**Given request:** Show every line in the entries below that contains the word "shoulder", copying each one in full.

++++++++++++++++++++

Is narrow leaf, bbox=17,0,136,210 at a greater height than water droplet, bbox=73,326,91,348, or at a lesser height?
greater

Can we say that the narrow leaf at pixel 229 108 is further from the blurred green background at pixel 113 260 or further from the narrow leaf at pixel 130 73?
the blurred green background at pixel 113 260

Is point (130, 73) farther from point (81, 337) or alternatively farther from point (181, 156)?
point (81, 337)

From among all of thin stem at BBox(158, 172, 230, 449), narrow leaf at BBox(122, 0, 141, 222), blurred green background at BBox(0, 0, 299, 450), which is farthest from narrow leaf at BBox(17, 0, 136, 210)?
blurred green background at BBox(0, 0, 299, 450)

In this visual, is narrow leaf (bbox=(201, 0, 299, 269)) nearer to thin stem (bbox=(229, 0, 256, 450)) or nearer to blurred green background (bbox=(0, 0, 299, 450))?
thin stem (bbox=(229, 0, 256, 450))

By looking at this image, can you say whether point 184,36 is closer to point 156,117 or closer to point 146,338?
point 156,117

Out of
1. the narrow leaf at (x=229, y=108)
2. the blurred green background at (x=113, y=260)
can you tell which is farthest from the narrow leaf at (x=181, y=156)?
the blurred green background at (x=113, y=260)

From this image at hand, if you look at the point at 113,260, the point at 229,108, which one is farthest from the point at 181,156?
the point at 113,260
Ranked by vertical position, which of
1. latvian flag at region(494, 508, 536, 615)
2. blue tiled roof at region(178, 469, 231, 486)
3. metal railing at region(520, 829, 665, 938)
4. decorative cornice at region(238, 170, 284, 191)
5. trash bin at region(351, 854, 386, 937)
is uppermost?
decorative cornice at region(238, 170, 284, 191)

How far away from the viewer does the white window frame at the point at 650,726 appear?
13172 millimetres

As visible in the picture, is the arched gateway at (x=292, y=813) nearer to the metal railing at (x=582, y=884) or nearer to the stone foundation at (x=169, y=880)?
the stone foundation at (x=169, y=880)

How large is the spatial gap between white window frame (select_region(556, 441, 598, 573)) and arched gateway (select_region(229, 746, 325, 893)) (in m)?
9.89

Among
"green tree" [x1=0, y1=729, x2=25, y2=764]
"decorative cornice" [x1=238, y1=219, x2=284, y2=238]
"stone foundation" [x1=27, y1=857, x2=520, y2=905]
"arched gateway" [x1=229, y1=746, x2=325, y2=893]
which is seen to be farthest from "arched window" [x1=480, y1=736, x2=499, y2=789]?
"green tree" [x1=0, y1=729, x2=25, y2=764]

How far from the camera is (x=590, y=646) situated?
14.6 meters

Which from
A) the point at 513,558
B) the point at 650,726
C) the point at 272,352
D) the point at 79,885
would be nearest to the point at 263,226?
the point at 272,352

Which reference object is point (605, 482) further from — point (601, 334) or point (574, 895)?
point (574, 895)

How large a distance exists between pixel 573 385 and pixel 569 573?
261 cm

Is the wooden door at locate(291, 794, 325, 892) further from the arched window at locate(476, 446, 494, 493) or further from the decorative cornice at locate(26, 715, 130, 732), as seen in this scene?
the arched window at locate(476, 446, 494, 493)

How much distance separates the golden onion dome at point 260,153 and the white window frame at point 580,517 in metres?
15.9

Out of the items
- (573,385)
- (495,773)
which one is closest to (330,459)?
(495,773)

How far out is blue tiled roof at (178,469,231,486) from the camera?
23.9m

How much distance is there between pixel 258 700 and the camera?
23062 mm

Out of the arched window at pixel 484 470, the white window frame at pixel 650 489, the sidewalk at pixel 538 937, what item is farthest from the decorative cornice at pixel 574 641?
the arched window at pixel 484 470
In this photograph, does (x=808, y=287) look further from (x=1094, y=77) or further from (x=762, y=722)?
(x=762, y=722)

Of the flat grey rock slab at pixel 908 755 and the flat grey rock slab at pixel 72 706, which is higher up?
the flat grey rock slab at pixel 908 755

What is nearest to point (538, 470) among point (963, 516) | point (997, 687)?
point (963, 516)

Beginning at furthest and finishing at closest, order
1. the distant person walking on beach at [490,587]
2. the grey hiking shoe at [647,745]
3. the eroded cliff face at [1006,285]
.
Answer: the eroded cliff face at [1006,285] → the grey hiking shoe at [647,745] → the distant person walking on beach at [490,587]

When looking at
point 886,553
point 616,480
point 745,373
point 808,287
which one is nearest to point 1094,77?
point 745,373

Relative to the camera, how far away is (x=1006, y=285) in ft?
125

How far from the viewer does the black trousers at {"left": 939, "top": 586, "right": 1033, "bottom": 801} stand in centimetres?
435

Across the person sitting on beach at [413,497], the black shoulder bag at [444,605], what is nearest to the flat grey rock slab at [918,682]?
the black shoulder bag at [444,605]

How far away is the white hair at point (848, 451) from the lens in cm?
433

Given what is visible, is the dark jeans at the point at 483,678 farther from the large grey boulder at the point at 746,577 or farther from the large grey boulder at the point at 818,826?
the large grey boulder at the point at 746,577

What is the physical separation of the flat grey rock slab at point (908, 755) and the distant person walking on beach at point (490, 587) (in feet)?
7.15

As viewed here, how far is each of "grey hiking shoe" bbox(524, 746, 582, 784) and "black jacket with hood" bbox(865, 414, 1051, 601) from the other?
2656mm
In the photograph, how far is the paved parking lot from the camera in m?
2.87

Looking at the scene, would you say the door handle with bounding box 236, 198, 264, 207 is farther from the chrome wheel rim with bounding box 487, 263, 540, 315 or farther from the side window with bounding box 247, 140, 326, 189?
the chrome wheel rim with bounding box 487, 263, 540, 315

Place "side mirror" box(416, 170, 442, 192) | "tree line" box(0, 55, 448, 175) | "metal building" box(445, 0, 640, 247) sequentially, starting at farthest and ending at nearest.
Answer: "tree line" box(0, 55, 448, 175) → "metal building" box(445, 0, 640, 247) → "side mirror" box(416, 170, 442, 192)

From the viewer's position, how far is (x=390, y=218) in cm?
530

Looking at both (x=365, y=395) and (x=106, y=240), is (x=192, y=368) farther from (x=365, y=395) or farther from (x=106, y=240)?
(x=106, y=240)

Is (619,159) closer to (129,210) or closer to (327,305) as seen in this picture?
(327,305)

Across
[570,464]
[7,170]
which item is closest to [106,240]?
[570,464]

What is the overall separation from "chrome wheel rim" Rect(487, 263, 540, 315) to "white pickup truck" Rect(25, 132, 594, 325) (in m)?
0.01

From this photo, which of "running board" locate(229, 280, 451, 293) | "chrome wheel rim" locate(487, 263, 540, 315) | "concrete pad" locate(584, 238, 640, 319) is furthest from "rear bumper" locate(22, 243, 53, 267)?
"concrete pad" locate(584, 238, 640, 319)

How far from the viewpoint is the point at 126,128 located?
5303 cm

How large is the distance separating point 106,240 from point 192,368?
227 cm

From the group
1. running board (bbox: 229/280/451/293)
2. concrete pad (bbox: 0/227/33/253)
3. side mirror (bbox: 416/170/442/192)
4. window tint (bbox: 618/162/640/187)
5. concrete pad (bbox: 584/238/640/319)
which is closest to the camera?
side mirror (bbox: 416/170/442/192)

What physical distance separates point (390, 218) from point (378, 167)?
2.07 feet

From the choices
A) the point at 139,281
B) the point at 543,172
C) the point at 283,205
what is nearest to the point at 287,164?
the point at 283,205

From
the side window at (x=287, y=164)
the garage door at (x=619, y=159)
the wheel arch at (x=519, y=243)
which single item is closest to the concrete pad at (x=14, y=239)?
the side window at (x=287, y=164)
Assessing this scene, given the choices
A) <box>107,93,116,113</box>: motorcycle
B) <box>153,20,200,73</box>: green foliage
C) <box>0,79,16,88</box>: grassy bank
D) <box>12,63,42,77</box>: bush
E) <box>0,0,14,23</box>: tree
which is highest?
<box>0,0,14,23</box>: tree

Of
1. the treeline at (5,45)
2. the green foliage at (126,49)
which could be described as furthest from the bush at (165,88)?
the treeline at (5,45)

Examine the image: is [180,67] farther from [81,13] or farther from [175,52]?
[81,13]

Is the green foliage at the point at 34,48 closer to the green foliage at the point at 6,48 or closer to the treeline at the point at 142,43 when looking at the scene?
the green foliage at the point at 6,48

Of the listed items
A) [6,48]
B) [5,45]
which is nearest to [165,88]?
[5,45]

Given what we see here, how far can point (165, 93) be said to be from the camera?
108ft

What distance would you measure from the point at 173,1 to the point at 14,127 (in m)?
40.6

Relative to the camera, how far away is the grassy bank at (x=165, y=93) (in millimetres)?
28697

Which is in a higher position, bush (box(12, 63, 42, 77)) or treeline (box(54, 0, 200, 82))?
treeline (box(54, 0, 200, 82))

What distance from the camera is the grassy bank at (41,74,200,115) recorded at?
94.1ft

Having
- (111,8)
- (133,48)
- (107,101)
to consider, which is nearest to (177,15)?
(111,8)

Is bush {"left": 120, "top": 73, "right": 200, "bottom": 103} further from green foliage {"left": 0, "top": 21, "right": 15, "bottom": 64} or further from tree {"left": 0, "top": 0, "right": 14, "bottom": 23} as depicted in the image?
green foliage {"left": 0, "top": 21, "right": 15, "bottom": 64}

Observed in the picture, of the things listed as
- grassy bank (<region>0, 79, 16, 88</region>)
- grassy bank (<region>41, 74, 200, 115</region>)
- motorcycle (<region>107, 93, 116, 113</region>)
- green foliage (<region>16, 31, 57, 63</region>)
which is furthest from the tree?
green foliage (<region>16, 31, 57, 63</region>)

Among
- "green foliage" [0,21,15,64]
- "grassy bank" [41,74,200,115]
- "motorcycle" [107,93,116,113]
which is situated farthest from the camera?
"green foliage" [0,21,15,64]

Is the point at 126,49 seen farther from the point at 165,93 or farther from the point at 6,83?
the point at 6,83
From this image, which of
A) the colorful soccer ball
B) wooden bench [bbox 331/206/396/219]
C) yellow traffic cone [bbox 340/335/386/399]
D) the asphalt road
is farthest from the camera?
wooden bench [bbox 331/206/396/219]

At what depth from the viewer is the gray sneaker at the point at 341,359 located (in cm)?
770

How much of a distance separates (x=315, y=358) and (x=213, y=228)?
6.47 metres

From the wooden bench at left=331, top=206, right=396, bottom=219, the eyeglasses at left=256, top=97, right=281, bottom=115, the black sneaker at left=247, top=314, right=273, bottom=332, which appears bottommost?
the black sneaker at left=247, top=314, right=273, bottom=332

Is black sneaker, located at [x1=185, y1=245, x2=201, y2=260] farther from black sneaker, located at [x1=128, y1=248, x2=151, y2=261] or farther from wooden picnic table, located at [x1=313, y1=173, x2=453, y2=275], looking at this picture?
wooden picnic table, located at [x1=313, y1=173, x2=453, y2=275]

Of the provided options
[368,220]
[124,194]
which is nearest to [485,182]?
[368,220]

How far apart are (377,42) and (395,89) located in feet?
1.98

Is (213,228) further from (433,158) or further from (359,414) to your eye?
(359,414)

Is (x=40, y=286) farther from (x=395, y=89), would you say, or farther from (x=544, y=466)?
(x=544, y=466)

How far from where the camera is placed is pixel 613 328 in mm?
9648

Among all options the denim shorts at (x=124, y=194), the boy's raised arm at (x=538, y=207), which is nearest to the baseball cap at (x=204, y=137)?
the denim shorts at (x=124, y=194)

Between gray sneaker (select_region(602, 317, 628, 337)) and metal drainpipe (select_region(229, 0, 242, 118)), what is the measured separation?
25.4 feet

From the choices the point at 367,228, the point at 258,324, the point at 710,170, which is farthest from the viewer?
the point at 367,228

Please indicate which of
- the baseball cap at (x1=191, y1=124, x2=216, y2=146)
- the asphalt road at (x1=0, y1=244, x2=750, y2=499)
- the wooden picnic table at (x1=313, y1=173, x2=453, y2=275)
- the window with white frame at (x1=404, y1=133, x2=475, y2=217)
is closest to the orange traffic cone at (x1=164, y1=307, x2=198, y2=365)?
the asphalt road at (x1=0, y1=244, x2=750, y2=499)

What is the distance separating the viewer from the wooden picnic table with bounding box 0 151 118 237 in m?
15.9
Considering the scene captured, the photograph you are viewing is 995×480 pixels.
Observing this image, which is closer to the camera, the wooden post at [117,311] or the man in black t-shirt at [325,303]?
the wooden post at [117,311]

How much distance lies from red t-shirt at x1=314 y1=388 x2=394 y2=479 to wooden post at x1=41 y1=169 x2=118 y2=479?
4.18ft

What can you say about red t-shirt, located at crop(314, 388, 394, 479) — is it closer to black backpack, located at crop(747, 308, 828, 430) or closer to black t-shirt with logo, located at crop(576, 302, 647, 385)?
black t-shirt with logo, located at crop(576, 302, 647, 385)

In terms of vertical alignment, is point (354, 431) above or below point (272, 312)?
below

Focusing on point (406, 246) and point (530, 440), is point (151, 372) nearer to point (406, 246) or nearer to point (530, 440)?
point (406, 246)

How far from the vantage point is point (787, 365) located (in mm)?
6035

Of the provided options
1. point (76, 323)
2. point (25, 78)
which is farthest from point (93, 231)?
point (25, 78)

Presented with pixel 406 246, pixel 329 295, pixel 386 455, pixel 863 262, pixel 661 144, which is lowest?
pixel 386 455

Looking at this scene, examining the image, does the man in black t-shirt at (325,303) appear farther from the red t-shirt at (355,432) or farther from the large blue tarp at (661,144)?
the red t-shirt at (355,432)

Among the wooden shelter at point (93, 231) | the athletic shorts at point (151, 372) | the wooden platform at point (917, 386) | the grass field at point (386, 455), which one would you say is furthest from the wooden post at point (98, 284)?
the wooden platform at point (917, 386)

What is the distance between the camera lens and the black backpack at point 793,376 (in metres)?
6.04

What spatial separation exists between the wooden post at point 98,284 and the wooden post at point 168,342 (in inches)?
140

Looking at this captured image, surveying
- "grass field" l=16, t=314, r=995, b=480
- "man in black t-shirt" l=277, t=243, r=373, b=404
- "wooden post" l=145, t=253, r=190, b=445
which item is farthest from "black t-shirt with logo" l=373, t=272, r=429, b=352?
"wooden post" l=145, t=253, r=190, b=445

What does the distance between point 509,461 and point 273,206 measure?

++++++++++++++++++++

**Result of the exercise:**
Across the person sitting on beach at [413,497], the black shoulder bag at [444,605], what is nearest to the flat grey rock slab at [918,682]?
the black shoulder bag at [444,605]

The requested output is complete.